**WHAT YOU WILL DO:**
Go through the listing and copy every line word for word.

**PROVIDED MATERIAL:**
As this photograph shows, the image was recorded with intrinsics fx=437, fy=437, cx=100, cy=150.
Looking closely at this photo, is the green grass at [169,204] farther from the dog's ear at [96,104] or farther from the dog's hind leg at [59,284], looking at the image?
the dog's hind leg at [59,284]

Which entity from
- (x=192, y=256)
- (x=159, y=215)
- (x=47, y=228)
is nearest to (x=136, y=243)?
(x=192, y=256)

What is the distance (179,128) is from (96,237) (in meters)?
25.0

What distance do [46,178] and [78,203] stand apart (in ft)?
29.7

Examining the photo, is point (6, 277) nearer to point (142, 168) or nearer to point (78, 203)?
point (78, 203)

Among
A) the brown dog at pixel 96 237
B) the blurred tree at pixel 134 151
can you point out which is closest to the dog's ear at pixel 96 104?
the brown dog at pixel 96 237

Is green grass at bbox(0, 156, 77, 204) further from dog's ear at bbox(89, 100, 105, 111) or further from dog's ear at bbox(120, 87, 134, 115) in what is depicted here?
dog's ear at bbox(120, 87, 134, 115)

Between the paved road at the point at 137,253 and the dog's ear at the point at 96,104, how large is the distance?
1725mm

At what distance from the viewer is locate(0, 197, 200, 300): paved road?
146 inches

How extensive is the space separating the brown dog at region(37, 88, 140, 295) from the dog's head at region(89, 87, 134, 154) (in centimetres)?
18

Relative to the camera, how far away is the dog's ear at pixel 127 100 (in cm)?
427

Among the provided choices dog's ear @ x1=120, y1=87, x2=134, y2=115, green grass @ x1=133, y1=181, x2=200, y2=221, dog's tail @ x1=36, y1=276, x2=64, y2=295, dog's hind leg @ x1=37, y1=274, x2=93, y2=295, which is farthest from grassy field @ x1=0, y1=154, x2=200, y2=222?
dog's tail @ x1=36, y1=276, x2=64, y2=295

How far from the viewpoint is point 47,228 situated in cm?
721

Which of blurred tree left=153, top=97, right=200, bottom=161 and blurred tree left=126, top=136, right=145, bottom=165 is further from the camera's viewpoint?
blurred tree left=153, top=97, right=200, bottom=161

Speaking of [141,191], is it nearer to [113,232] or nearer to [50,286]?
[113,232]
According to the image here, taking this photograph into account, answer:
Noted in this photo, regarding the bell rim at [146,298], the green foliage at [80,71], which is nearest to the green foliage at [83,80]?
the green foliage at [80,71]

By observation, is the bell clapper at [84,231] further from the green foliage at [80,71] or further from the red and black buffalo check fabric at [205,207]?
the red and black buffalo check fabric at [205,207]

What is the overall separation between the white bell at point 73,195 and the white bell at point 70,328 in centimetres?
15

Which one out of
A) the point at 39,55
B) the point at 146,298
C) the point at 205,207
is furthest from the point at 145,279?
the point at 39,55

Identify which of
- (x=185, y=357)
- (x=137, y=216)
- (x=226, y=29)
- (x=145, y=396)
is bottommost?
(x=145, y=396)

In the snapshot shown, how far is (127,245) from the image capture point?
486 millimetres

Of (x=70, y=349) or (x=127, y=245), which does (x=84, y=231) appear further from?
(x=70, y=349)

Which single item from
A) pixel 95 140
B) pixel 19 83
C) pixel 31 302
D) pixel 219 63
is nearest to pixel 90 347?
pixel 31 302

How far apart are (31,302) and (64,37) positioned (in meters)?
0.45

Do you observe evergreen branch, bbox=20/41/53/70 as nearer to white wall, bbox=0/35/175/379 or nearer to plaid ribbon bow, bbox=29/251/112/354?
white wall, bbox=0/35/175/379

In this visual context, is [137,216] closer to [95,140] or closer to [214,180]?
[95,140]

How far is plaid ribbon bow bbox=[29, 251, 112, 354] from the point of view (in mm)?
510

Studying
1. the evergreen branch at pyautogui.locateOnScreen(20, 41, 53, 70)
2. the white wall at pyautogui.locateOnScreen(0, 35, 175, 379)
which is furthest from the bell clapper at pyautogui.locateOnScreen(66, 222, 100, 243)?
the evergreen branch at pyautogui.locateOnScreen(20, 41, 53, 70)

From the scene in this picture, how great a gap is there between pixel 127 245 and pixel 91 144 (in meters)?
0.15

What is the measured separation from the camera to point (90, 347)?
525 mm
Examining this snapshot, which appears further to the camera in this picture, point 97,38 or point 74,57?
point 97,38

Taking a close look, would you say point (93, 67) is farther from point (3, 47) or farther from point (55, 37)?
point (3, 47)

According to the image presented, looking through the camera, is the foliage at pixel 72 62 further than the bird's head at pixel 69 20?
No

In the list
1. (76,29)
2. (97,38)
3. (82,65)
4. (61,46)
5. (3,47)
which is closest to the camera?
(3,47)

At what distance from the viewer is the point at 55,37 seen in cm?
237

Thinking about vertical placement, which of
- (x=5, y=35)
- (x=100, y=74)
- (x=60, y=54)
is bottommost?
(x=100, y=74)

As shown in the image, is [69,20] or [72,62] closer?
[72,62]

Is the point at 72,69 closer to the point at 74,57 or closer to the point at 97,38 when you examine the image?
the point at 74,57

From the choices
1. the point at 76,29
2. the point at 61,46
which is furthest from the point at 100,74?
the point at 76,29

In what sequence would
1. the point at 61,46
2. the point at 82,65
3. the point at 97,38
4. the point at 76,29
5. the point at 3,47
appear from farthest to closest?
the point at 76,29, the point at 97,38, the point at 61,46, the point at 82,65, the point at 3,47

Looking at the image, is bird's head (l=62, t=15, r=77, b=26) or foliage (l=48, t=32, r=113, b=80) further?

**EXERCISE ANSWER:**
As this photograph shows, the image was recorded with intrinsics fx=437, fy=437, cx=100, cy=150.
Looking closely at this photo, is the green grass at [169,204] farther from the dog's ear at [96,104] or farther from the dog's hind leg at [59,284], looking at the image?
the dog's hind leg at [59,284]

Which entity from
- (x=192, y=256)
- (x=159, y=215)
- (x=47, y=228)
is nearest to (x=136, y=243)?
(x=192, y=256)

What is the distance (179,128) is from (96,237) (in meters)?
25.0

What distance do [46,178] and [78,203] stand apart (in ft)?
29.7

Examining the photo, is point (6, 277) nearer to point (142, 168) or nearer to point (78, 203)?
point (78, 203)

Among
A) the brown dog at pixel 96 237
B) the blurred tree at pixel 134 151
can you point out which is closest to the dog's ear at pixel 96 104?
the brown dog at pixel 96 237

Is green grass at bbox(0, 156, 77, 204) further from dog's ear at bbox(89, 100, 105, 111) or further from dog's ear at bbox(120, 87, 134, 115) in what is depicted here?
dog's ear at bbox(120, 87, 134, 115)

Between the paved road at the point at 137,253 and the dog's ear at the point at 96,104, how large is the distance?
1725mm

At what distance from the viewer is locate(0, 197, 200, 300): paved road?
146 inches

How extensive is the space separating the brown dog at region(37, 88, 140, 295) from the dog's head at region(89, 87, 134, 154) (in centimetres)?
18

Relative to the camera, how far away is the dog's ear at pixel 127 100 (in cm)?
427

Among the provided choices dog's ear @ x1=120, y1=87, x2=134, y2=115, green grass @ x1=133, y1=181, x2=200, y2=221, dog's tail @ x1=36, y1=276, x2=64, y2=295, dog's hind leg @ x1=37, y1=274, x2=93, y2=295, which is farthest from grassy field @ x1=0, y1=154, x2=200, y2=222?
dog's tail @ x1=36, y1=276, x2=64, y2=295

How far from the viewpoint is point 47,228 situated in cm?
721

Which of blurred tree left=153, top=97, right=200, bottom=161 and blurred tree left=126, top=136, right=145, bottom=165 is further from the camera's viewpoint?
blurred tree left=153, top=97, right=200, bottom=161

Speaking of [141,191], is it nearer to [113,232] or nearer to [50,286]?
[113,232]
According to the image here, taking this photograph into account, answer:
Noted in this photo, regarding the bell rim at [146,298], the green foliage at [80,71], which is nearest to the green foliage at [83,80]?
the green foliage at [80,71]

By observation, is the bell clapper at [84,231] further from the green foliage at [80,71] or further from the red and black buffalo check fabric at [205,207]?
the red and black buffalo check fabric at [205,207]

What is the overall separation between the white bell at point 73,195 and the white bell at point 70,328 in centimetres?
15

Which one out of
A) the point at 39,55
B) the point at 146,298
C) the point at 205,207
is furthest from the point at 145,279?
the point at 39,55

Identify which of
- (x=185, y=357)
- (x=137, y=216)
- (x=226, y=29)
- (x=145, y=396)
is bottommost?
(x=145, y=396)

In the snapshot shown, how far is (127,245) from the image capture point?
486 millimetres

Of (x=70, y=349) or (x=127, y=245), which does (x=84, y=231) appear further from?
(x=70, y=349)

Which single item from
A) pixel 95 140
B) pixel 19 83
C) pixel 31 302
D) pixel 219 63
is nearest to pixel 90 347?
pixel 31 302

How far apart are (31,302) and (64,37) positioned (in meters)?
0.45

Do you observe evergreen branch, bbox=20/41/53/70 as nearer to white wall, bbox=0/35/175/379 or nearer to plaid ribbon bow, bbox=29/251/112/354?
white wall, bbox=0/35/175/379

In this visual context, is [137,216] closer to [95,140] or closer to [214,180]?
[95,140]

How far is plaid ribbon bow bbox=[29, 251, 112, 354] from the point of view (in mm)?
510

Studying
1. the evergreen branch at pyautogui.locateOnScreen(20, 41, 53, 70)
2. the white wall at pyautogui.locateOnScreen(0, 35, 175, 379)
which is furthest from the bell clapper at pyautogui.locateOnScreen(66, 222, 100, 243)?
the evergreen branch at pyautogui.locateOnScreen(20, 41, 53, 70)

From the scene in this picture, how great a gap is there between pixel 127 245 and pixel 91 144 (in meters)?
0.15

What is the measured separation from the camera to point (90, 347)?
525 mm
Examining this snapshot, which appears further to the camera in this picture, point 97,38 or point 74,57?
point 97,38

Taking a close look, would you say point (93, 67) is farther from point (3, 47) or farther from point (55, 37)?
point (3, 47)

According to the image presented, looking through the camera, is the foliage at pixel 72 62 further than the bird's head at pixel 69 20?
No

In the list
1. (76,29)
2. (97,38)
3. (82,65)
4. (61,46)
5. (3,47)
which is closest to the camera?
(3,47)

At what distance from the viewer is the point at 55,37 seen in cm?
237

Thinking about vertical placement, which of
- (x=5, y=35)
- (x=100, y=74)
- (x=60, y=54)
is bottommost?
(x=100, y=74)

As shown in the image, is [69,20] or [72,62] closer?
[72,62]

Is the point at 72,69 closer to the point at 74,57 or closer to the point at 97,38 when you examine the image?
the point at 74,57

From the choices
1. the point at 76,29
2. the point at 61,46
which is furthest from the point at 100,74?
the point at 76,29

In what sequence would
1. the point at 61,46
2. the point at 82,65
3. the point at 97,38
4. the point at 76,29
5. the point at 3,47
appear from farthest to closest?
the point at 76,29, the point at 97,38, the point at 61,46, the point at 82,65, the point at 3,47

Looking at the image, is bird's head (l=62, t=15, r=77, b=26) or foliage (l=48, t=32, r=113, b=80) further?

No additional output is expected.